* Texte à lire *
Redynamiser un champ d’études
L’initiative de cette rencontre revient à trois historiens spécialistes de l’ESS (Olivier Chaïbi, Timothée Duverger et Patricia Toucas-Truyen) ayant fait le constat d’un ralentissement des travaux historiques universitaires dans ce domaine depuis une dizaine d’années. Force est de reconnaître que ce champ d’étude semble déserté par les jeunes chercheurs, d’autant que les professeurs enclins à encadrer des thèses de doctorat sur l’histoire de l’économie sociale sont de plus en plus rares, la relève d’André Gueslin, Yannick Marec et Michel Dreyfus n’ayant pas encore vraiment eu lieu. Paradoxalement, les théories et les faits les plus saillants de cette histoire sont régulièrement convoqués par des auteurs d’autres disciplines (économistes, sociologues), mais le plus souvent pour servir d’introduction à un propos plus général.
Les intervenants étaient invités à mobiliser leur réflexion autour de trois thématiques principales, permettant la prise en compte des différentes échelles spatiales et temporelles : la place de l’économie sociale dans l’historiographie et les questions méthodologiques ; les théories de l’économie sociale et leur articulation avec les pratiques sociales ; les liens historiques entre l’économie sociale et les institutions politiques, syndicales et religieuses.

* Extrait de données *
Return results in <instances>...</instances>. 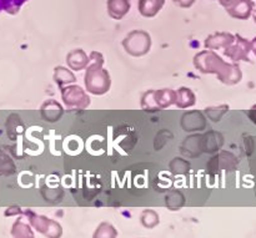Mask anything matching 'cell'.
<instances>
[{
  "mask_svg": "<svg viewBox=\"0 0 256 238\" xmlns=\"http://www.w3.org/2000/svg\"><path fill=\"white\" fill-rule=\"evenodd\" d=\"M194 66L202 74H214L225 85L242 81V72L236 62H226L214 50H204L194 56Z\"/></svg>",
  "mask_w": 256,
  "mask_h": 238,
  "instance_id": "1",
  "label": "cell"
},
{
  "mask_svg": "<svg viewBox=\"0 0 256 238\" xmlns=\"http://www.w3.org/2000/svg\"><path fill=\"white\" fill-rule=\"evenodd\" d=\"M182 126L184 131L192 132L205 129V117L199 111H190L182 116Z\"/></svg>",
  "mask_w": 256,
  "mask_h": 238,
  "instance_id": "12",
  "label": "cell"
},
{
  "mask_svg": "<svg viewBox=\"0 0 256 238\" xmlns=\"http://www.w3.org/2000/svg\"><path fill=\"white\" fill-rule=\"evenodd\" d=\"M224 144V137L219 132H209L202 137V151L215 152Z\"/></svg>",
  "mask_w": 256,
  "mask_h": 238,
  "instance_id": "17",
  "label": "cell"
},
{
  "mask_svg": "<svg viewBox=\"0 0 256 238\" xmlns=\"http://www.w3.org/2000/svg\"><path fill=\"white\" fill-rule=\"evenodd\" d=\"M130 0H108L106 2L108 14L114 20H122L130 11Z\"/></svg>",
  "mask_w": 256,
  "mask_h": 238,
  "instance_id": "14",
  "label": "cell"
},
{
  "mask_svg": "<svg viewBox=\"0 0 256 238\" xmlns=\"http://www.w3.org/2000/svg\"><path fill=\"white\" fill-rule=\"evenodd\" d=\"M54 81L59 85L60 87H62L65 85L74 84L76 81V77L72 74V71L68 67L64 66H56L54 69Z\"/></svg>",
  "mask_w": 256,
  "mask_h": 238,
  "instance_id": "18",
  "label": "cell"
},
{
  "mask_svg": "<svg viewBox=\"0 0 256 238\" xmlns=\"http://www.w3.org/2000/svg\"><path fill=\"white\" fill-rule=\"evenodd\" d=\"M234 1H236V0H219V2H220V4H222L224 7L229 6V5L232 4V2H234Z\"/></svg>",
  "mask_w": 256,
  "mask_h": 238,
  "instance_id": "28",
  "label": "cell"
},
{
  "mask_svg": "<svg viewBox=\"0 0 256 238\" xmlns=\"http://www.w3.org/2000/svg\"><path fill=\"white\" fill-rule=\"evenodd\" d=\"M165 5V0H139L138 10L144 17L156 16Z\"/></svg>",
  "mask_w": 256,
  "mask_h": 238,
  "instance_id": "15",
  "label": "cell"
},
{
  "mask_svg": "<svg viewBox=\"0 0 256 238\" xmlns=\"http://www.w3.org/2000/svg\"><path fill=\"white\" fill-rule=\"evenodd\" d=\"M140 222L148 230H152L160 224V217L154 210H144L140 215Z\"/></svg>",
  "mask_w": 256,
  "mask_h": 238,
  "instance_id": "20",
  "label": "cell"
},
{
  "mask_svg": "<svg viewBox=\"0 0 256 238\" xmlns=\"http://www.w3.org/2000/svg\"><path fill=\"white\" fill-rule=\"evenodd\" d=\"M229 105H220V106H212V107H206L204 111V114L209 117L212 121L219 122L222 120V117L229 111Z\"/></svg>",
  "mask_w": 256,
  "mask_h": 238,
  "instance_id": "24",
  "label": "cell"
},
{
  "mask_svg": "<svg viewBox=\"0 0 256 238\" xmlns=\"http://www.w3.org/2000/svg\"><path fill=\"white\" fill-rule=\"evenodd\" d=\"M238 164H239V161H238L236 156H234L232 152L222 151L215 157H212L208 167H209V170H216V171H222V170L232 171V170L236 169Z\"/></svg>",
  "mask_w": 256,
  "mask_h": 238,
  "instance_id": "9",
  "label": "cell"
},
{
  "mask_svg": "<svg viewBox=\"0 0 256 238\" xmlns=\"http://www.w3.org/2000/svg\"><path fill=\"white\" fill-rule=\"evenodd\" d=\"M62 114H64V109L62 105L54 99H50L45 101L40 107V115H42V120L46 122H56L62 119Z\"/></svg>",
  "mask_w": 256,
  "mask_h": 238,
  "instance_id": "11",
  "label": "cell"
},
{
  "mask_svg": "<svg viewBox=\"0 0 256 238\" xmlns=\"http://www.w3.org/2000/svg\"><path fill=\"white\" fill-rule=\"evenodd\" d=\"M62 99L69 111H82L90 106L89 95L79 85H66L62 87Z\"/></svg>",
  "mask_w": 256,
  "mask_h": 238,
  "instance_id": "5",
  "label": "cell"
},
{
  "mask_svg": "<svg viewBox=\"0 0 256 238\" xmlns=\"http://www.w3.org/2000/svg\"><path fill=\"white\" fill-rule=\"evenodd\" d=\"M89 64L85 67L84 82L88 92L92 95L106 94L112 86V79L106 69H104V57L100 52L92 51L89 55Z\"/></svg>",
  "mask_w": 256,
  "mask_h": 238,
  "instance_id": "2",
  "label": "cell"
},
{
  "mask_svg": "<svg viewBox=\"0 0 256 238\" xmlns=\"http://www.w3.org/2000/svg\"><path fill=\"white\" fill-rule=\"evenodd\" d=\"M29 0H0V12L4 11L8 14L15 15L20 11L22 5Z\"/></svg>",
  "mask_w": 256,
  "mask_h": 238,
  "instance_id": "23",
  "label": "cell"
},
{
  "mask_svg": "<svg viewBox=\"0 0 256 238\" xmlns=\"http://www.w3.org/2000/svg\"><path fill=\"white\" fill-rule=\"evenodd\" d=\"M196 0H172L175 5H178L179 7H182V9H188V7H192V5L195 4Z\"/></svg>",
  "mask_w": 256,
  "mask_h": 238,
  "instance_id": "26",
  "label": "cell"
},
{
  "mask_svg": "<svg viewBox=\"0 0 256 238\" xmlns=\"http://www.w3.org/2000/svg\"><path fill=\"white\" fill-rule=\"evenodd\" d=\"M196 102V96L189 87H180L178 91H175V104L179 109H189L194 106Z\"/></svg>",
  "mask_w": 256,
  "mask_h": 238,
  "instance_id": "16",
  "label": "cell"
},
{
  "mask_svg": "<svg viewBox=\"0 0 256 238\" xmlns=\"http://www.w3.org/2000/svg\"><path fill=\"white\" fill-rule=\"evenodd\" d=\"M255 4L252 0H236L226 6L228 14L238 20H248L252 15Z\"/></svg>",
  "mask_w": 256,
  "mask_h": 238,
  "instance_id": "8",
  "label": "cell"
},
{
  "mask_svg": "<svg viewBox=\"0 0 256 238\" xmlns=\"http://www.w3.org/2000/svg\"><path fill=\"white\" fill-rule=\"evenodd\" d=\"M254 20H255V22H256V11H255V14H254Z\"/></svg>",
  "mask_w": 256,
  "mask_h": 238,
  "instance_id": "30",
  "label": "cell"
},
{
  "mask_svg": "<svg viewBox=\"0 0 256 238\" xmlns=\"http://www.w3.org/2000/svg\"><path fill=\"white\" fill-rule=\"evenodd\" d=\"M92 238H118V231L109 222H102L95 230Z\"/></svg>",
  "mask_w": 256,
  "mask_h": 238,
  "instance_id": "22",
  "label": "cell"
},
{
  "mask_svg": "<svg viewBox=\"0 0 256 238\" xmlns=\"http://www.w3.org/2000/svg\"><path fill=\"white\" fill-rule=\"evenodd\" d=\"M175 104V91L172 89L149 90L142 97V109L148 112L164 110Z\"/></svg>",
  "mask_w": 256,
  "mask_h": 238,
  "instance_id": "3",
  "label": "cell"
},
{
  "mask_svg": "<svg viewBox=\"0 0 256 238\" xmlns=\"http://www.w3.org/2000/svg\"><path fill=\"white\" fill-rule=\"evenodd\" d=\"M189 162L185 161V160L182 159H174L172 162H170V170H172L174 174H179V175H182V174H186L188 171H189Z\"/></svg>",
  "mask_w": 256,
  "mask_h": 238,
  "instance_id": "25",
  "label": "cell"
},
{
  "mask_svg": "<svg viewBox=\"0 0 256 238\" xmlns=\"http://www.w3.org/2000/svg\"><path fill=\"white\" fill-rule=\"evenodd\" d=\"M25 215L28 216L30 226L46 238H60L62 236V227L59 222L32 211H26Z\"/></svg>",
  "mask_w": 256,
  "mask_h": 238,
  "instance_id": "6",
  "label": "cell"
},
{
  "mask_svg": "<svg viewBox=\"0 0 256 238\" xmlns=\"http://www.w3.org/2000/svg\"><path fill=\"white\" fill-rule=\"evenodd\" d=\"M248 116H249L250 121L254 122L256 125V105H252V106L250 107L249 111H248Z\"/></svg>",
  "mask_w": 256,
  "mask_h": 238,
  "instance_id": "27",
  "label": "cell"
},
{
  "mask_svg": "<svg viewBox=\"0 0 256 238\" xmlns=\"http://www.w3.org/2000/svg\"><path fill=\"white\" fill-rule=\"evenodd\" d=\"M12 236L14 238H35L32 226L22 219L16 220L12 227Z\"/></svg>",
  "mask_w": 256,
  "mask_h": 238,
  "instance_id": "19",
  "label": "cell"
},
{
  "mask_svg": "<svg viewBox=\"0 0 256 238\" xmlns=\"http://www.w3.org/2000/svg\"><path fill=\"white\" fill-rule=\"evenodd\" d=\"M252 52V42L242 35H235V40L232 45L224 50V55L232 62L250 61L249 54Z\"/></svg>",
  "mask_w": 256,
  "mask_h": 238,
  "instance_id": "7",
  "label": "cell"
},
{
  "mask_svg": "<svg viewBox=\"0 0 256 238\" xmlns=\"http://www.w3.org/2000/svg\"><path fill=\"white\" fill-rule=\"evenodd\" d=\"M122 47L132 56H144L152 49V36L144 30H132L122 40Z\"/></svg>",
  "mask_w": 256,
  "mask_h": 238,
  "instance_id": "4",
  "label": "cell"
},
{
  "mask_svg": "<svg viewBox=\"0 0 256 238\" xmlns=\"http://www.w3.org/2000/svg\"><path fill=\"white\" fill-rule=\"evenodd\" d=\"M15 172V164L12 157L4 151L0 150V176H10Z\"/></svg>",
  "mask_w": 256,
  "mask_h": 238,
  "instance_id": "21",
  "label": "cell"
},
{
  "mask_svg": "<svg viewBox=\"0 0 256 238\" xmlns=\"http://www.w3.org/2000/svg\"><path fill=\"white\" fill-rule=\"evenodd\" d=\"M235 40L232 32H214L205 39L204 45L208 50H225Z\"/></svg>",
  "mask_w": 256,
  "mask_h": 238,
  "instance_id": "10",
  "label": "cell"
},
{
  "mask_svg": "<svg viewBox=\"0 0 256 238\" xmlns=\"http://www.w3.org/2000/svg\"><path fill=\"white\" fill-rule=\"evenodd\" d=\"M89 56H88V54L82 49L72 50V51L66 55L68 66H69V69L72 70V71L84 70L85 67L88 66V64H89Z\"/></svg>",
  "mask_w": 256,
  "mask_h": 238,
  "instance_id": "13",
  "label": "cell"
},
{
  "mask_svg": "<svg viewBox=\"0 0 256 238\" xmlns=\"http://www.w3.org/2000/svg\"><path fill=\"white\" fill-rule=\"evenodd\" d=\"M250 42H252V51L254 52V55L256 56V36L252 39V41Z\"/></svg>",
  "mask_w": 256,
  "mask_h": 238,
  "instance_id": "29",
  "label": "cell"
}]
</instances>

* Consigne *
Poursuivez le texte sur l'histoire de l'économie sociale à la suite de sa dernière phrase.

* Réponse *
L’intuition de départ a pu se vérifier à la lecture du programme : les contributions des historiens étaient moins nombreuses que celles des sociologues et des économistes. À maintes reprises, les participants ont souligné la richesse de ce croisement disciplinaire, dont la pertinence est indéniable pour appréhender les multiples facettes de l’économie sociale, objet d’étude aux frontières historiques mouvantes. La collaboration entre chercheurs des différentes disciplines apparaît encore plus nécessaire pour l’échange des savoirs méthodologiques. Ainsi, ce colloque a montré clairement que la notion de « source », assez floue chez certains auteurs, gagnerait à être affinée et précisée par l’usage de la méthodologie historienne de l’archive. D’un autre côté, les historiens, qui sont souvent à la peine lorsqu’il s’agit de faire un effort de théorisation – comme l’a rappelé Timothée Duverger en introduction –, pourraient pallier les lacunes de leur formation universitaire en se familiarisant avec les approches sociologiques, économiques et géographiques, ou en acquérant une culture juridique.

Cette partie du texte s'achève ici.